HOW TO COMPLETE THIS TASK: Every line in the listing below from the one with "Georgia Tech (GT)'s" through the one with "Alfred Victor Espinas" is to be reproduced exactly, both ends included; leave out the rest.

SOURCE DATA:
_ _ _ _ _

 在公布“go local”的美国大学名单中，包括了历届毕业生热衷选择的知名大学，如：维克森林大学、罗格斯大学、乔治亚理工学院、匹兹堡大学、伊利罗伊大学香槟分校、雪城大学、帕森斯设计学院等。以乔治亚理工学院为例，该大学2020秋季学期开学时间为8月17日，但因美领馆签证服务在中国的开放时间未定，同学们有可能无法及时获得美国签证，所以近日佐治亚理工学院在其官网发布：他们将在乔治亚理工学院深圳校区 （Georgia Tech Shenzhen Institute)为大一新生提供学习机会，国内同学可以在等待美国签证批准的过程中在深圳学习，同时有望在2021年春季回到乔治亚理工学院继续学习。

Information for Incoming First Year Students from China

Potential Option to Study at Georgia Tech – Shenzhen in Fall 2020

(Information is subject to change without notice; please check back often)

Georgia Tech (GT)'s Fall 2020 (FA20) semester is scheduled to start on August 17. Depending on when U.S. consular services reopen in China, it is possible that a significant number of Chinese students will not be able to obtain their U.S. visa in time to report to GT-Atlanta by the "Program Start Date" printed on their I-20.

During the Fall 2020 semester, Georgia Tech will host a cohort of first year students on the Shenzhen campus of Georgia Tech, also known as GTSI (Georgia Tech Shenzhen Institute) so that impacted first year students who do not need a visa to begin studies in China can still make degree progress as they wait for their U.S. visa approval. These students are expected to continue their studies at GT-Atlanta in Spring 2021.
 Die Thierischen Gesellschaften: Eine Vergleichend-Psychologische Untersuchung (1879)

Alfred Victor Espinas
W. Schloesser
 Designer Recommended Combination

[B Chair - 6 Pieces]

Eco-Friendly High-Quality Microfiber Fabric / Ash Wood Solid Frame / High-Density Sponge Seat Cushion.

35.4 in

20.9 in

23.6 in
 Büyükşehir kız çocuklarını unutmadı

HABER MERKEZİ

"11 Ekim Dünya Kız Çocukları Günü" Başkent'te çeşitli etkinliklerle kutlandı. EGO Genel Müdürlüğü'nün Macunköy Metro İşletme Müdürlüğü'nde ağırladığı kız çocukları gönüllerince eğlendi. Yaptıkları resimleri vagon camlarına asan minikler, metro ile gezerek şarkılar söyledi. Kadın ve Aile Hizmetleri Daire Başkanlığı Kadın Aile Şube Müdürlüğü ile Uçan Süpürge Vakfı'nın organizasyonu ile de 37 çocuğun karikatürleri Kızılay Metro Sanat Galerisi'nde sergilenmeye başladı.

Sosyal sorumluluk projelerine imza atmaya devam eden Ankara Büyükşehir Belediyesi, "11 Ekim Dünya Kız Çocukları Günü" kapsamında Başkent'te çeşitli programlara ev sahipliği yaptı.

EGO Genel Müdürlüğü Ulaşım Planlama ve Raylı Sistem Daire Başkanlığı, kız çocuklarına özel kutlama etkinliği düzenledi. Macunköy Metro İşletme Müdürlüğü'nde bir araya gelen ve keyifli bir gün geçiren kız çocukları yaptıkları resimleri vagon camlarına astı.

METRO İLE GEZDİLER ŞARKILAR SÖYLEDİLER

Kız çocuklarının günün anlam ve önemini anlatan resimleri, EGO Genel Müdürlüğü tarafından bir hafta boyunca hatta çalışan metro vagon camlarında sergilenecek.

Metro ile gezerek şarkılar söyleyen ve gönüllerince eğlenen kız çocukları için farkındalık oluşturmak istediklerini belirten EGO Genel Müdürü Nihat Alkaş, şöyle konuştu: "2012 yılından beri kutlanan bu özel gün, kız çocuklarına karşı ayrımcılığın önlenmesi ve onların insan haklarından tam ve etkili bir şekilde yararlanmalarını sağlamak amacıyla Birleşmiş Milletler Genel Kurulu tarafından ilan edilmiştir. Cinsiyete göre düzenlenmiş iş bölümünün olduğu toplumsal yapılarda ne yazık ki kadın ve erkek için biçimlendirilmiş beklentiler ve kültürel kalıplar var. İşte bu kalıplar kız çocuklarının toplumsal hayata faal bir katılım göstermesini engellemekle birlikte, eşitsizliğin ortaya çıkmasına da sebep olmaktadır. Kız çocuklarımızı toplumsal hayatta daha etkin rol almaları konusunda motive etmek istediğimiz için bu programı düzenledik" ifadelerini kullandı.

_ _ _ _ _

ANSWER BELOW:
Georgia Tech (GT)'s Fall 2020 (FA20) semester is scheduled to start on August 17. Depending on when U.S. consular services reopen in China, it is possible that a significant number of Chinese students will not be able to obtain their U.S. visa in time to report to GT-Atlanta by the "Program Start Date" printed on their I-20.

During the Fall 2020 semester, Georgia Tech will host a cohort of first year students on the Shenzhen campus of Georgia Tech, also known as GTSI (Georgia Tech Shenzhen Institute) so that impacted first year students who do not need a visa to begin studies in China can still make degree progress as they wait for their U.S. visa approval. These students are expected to continue their studies at GT-Atlanta in Spring 2021.
 Die Thierischen Gesellschaften: Eine Vergleichend-Psychologische Untersuchung (1879)

Alfred Victor Espinas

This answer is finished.